Extract>

DeepLearnPhysics / lartpc_mlreco3d

9 stars 32 forks source link

Seed Behavior #27

Closed bnels closed 5 years ago

bnels commented 5 years ago

An observation: If I take the same model, and run with the same seed twice, I will see the same events and see the same training behavior If I take different models and run with the same seed twice I will see different events

This is likely due to the seed being set once, then

  1. using the random number generator for model creation
  2. using the random number generator for determining event ordering

It seems like we may wish to have separate seeds for model creation and training data ordering so we can know if we're seeing the same events in the same order across models (or if we change model definition)

i.e.

sampler:
    seed: 0
    name: RandomSequenceSampler
    batch_size: 8

for the sampler

and

model:
    seed: 0

for model creation

Temigo commented 5 years ago

This is happening because we create the iterator of RandomSequenceSampler (i.e. call the method RandomSequenceSampler.__iter__) after the model creation, at the first call of type next(dataloader). Hence if the model definition is different, the RNG will be called a different number of times, and by the time we reach RandomSequenceSampler.__iter__ the output will look different.

The immediate mitigation is to make sure RandomSequenceSampler.__iter__ is called before model creation.

drinkingkazu commented 5 years ago

nice detective work!

drinkingkazu commented 5 years ago

https://github.com/DeepLearnPhysics/lartpc_mlreco3d/pull/41

Actions to take>
a) Summarize the thread in two sentences.
b) According to the thread, at what point is the iterator of RandomSequenceSampler created?
c) Return the passage of the thread from "An observation: If" up to and including "change model definition)".

Extracted material>
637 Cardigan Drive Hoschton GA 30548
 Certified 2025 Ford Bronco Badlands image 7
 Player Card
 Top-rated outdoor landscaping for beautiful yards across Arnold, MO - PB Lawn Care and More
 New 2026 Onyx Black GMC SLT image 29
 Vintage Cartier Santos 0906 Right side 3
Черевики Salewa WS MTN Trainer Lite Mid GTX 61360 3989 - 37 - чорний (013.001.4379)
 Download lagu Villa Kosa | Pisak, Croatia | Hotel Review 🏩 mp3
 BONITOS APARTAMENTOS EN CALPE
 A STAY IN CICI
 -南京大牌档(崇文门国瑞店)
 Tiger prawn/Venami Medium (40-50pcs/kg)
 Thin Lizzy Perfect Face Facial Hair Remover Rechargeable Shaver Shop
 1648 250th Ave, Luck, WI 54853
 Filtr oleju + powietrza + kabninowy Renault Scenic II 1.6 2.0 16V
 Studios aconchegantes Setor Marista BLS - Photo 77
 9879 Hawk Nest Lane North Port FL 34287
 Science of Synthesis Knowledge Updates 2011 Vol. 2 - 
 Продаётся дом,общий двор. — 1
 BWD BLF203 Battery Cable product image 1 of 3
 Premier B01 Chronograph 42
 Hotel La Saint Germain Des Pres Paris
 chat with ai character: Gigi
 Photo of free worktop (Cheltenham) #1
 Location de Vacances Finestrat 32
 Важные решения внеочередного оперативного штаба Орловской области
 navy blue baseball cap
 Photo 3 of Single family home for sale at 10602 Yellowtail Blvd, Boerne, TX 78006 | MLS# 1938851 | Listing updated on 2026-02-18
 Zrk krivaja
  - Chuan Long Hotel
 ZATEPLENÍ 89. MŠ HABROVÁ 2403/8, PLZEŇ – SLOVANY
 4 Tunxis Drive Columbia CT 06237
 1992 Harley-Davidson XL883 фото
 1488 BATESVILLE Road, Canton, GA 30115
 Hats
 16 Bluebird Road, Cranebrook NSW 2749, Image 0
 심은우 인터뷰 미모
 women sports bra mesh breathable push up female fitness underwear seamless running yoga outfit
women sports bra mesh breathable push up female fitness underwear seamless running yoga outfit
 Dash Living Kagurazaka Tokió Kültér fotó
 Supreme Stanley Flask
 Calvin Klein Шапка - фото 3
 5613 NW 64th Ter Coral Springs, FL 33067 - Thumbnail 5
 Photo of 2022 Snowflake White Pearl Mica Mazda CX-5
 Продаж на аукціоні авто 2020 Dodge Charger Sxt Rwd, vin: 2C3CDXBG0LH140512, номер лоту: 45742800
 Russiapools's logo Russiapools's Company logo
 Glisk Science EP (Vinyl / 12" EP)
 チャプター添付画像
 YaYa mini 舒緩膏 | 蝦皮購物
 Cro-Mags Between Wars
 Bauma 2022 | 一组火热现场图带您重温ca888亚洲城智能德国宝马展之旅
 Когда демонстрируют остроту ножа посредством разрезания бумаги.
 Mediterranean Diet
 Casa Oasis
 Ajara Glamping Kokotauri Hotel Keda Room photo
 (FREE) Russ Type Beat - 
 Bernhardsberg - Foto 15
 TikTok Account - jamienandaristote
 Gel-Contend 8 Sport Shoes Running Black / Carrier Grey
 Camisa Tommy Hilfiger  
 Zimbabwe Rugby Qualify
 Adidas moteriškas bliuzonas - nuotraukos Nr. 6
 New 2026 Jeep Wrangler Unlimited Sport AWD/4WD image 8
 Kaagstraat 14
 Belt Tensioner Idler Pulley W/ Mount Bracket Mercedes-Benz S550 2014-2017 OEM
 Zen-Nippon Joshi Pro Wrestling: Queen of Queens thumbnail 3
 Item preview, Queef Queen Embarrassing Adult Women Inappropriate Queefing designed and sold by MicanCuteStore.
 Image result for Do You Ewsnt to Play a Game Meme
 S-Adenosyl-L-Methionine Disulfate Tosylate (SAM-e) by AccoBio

Your responses>
a) Running the same model twice with the same seed gives the same events and training behavior, but different models with the same seed see different events, which the thread attributes to a single seed feeding the random number generator for both model creation and event ordering. It proposes separate seeds for the sampler and for model creation, and it gives calling RandomSequenceSampler.__iter__ before model creation as the immediate mitigation.

b) After model creation, at the first call of type next(dataloader).

c)
An observation: If I take the same model, and run with the same seed twice, I will see the same events and see the same training behavior If I take different models and run with the same seed twice I will see different events

This is likely due to the seed being set once, then

  1. using the random number generator for model creation
  2. using the random number generator for determining event ordering

It seems like we may wish to have separate seeds for model creation and training data ordering so we can know if we're seeing the same events in the same order across models (or if we change model definition)